### 抜粋:
そこで本記事では、クロス集計をエクセルで簡単に行う方法を解説します。

※本記事の解説では2019年版のエクセルを使用しています。 メニューの表示箇所や表示形式が若干異なる場合がありますが、バージョンの違いによるものなので、類似のメニューがないか探してみてください。

クロス集計とは、複数の回答項目を掛け合わせて集計し、相互の関係を明らかにするための集計手法

アンケートの集計方法は主に2つあります。1つ目は各設問に対する回答を集計する単純集計、2つ目は複数の設問に対する回答を掛け合わせるクロス集計です。クロス集計では、1つの設問である回答をした人が、他の設問でどのような回答をしやすいか、つまり相関関係や傾向を見ることができます。

クロス集計は単純集計よりも深い分析に切り込むことで、人々のニーズを探り出すといったの有益な分析ができる点がメリットです。

### 課題:
上の抜粋のうち、「クロス集計とは、複数の回答項」から「析ができる点がメリットです。」までの部分を、両端も含めて一字も変えずに書き写してもらえますか。

### 提供データ:
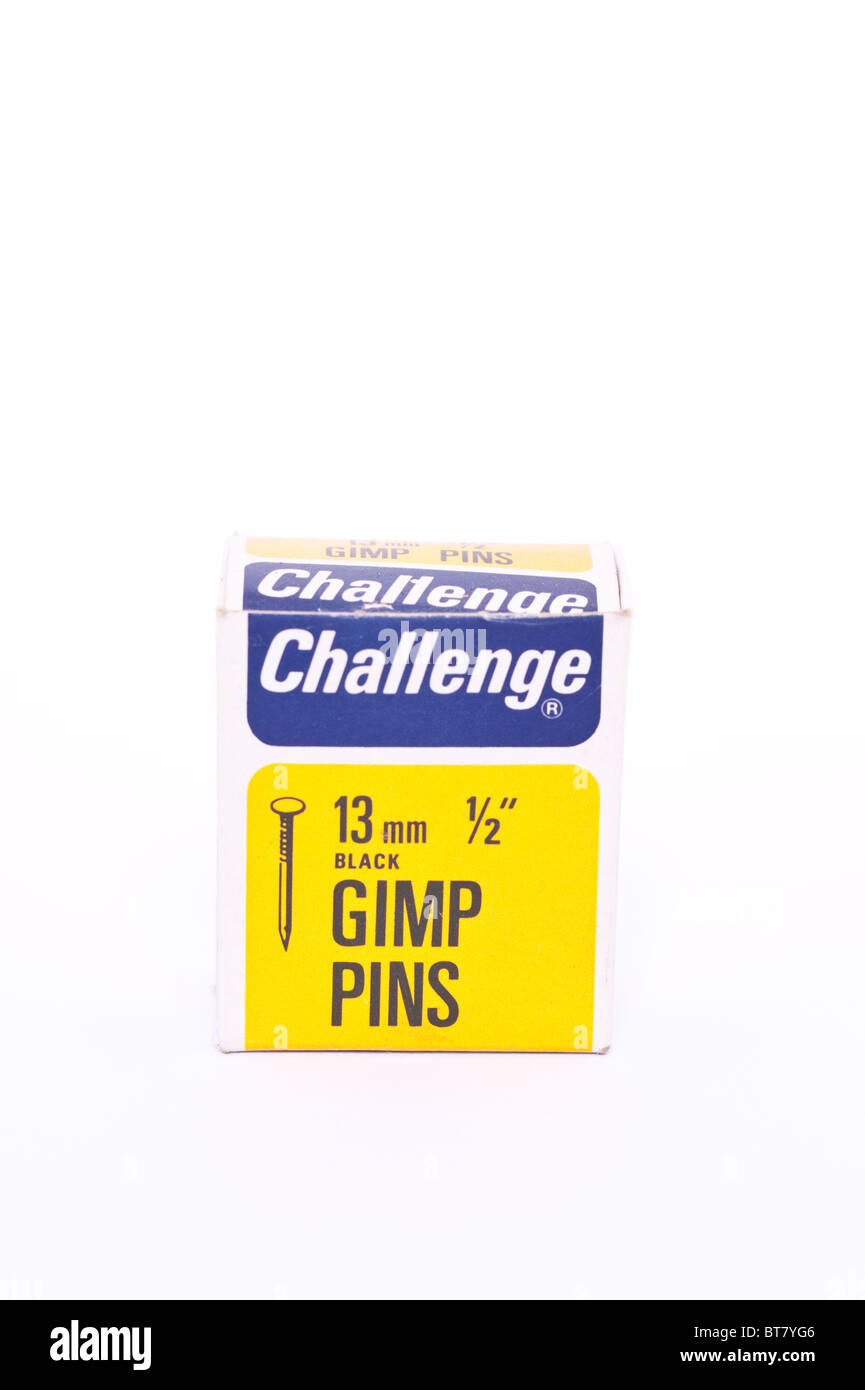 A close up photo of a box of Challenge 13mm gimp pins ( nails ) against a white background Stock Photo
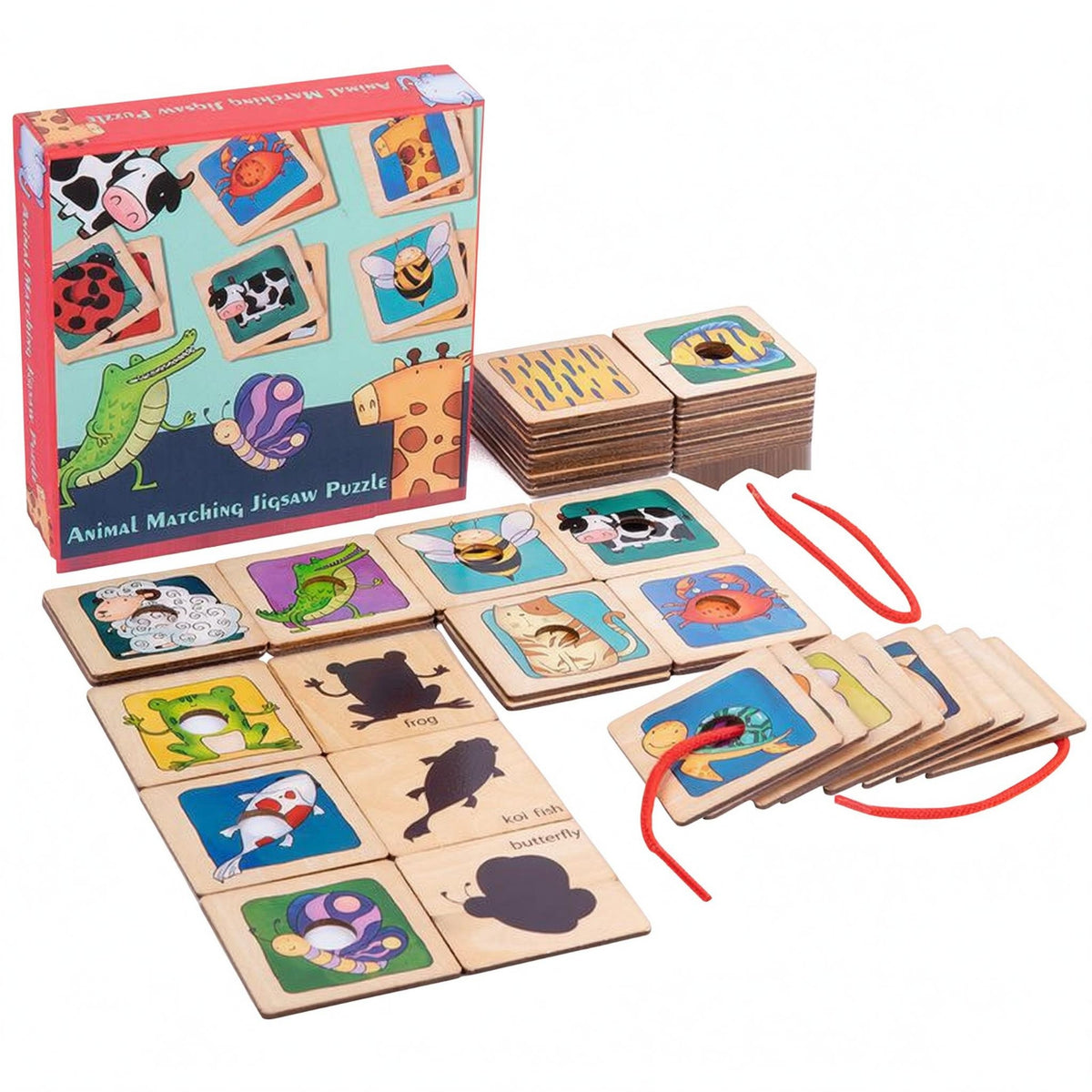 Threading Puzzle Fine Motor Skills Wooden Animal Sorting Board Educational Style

### 解答:
クロス集計とは、複数の回答項目を掛け合わせて集計し、相互の関係を明らかにするための集計手法

アンケートの集計方法は主に2つあります。1つ目は各設問に対する回答を集計する単純集計、2つ目は複数の設問に対する回答を掛け合わせるクロス集計です。クロス集計では、1つの設問である回答をした人が、他の設問でどのような回答をしやすいか、つまり相関関係や傾向を見ることができます。

クロス集計は単純集計よりも深い分析に切り込むことで、人々のニーズを探り出すといったの有益な分析ができる点がメリットです。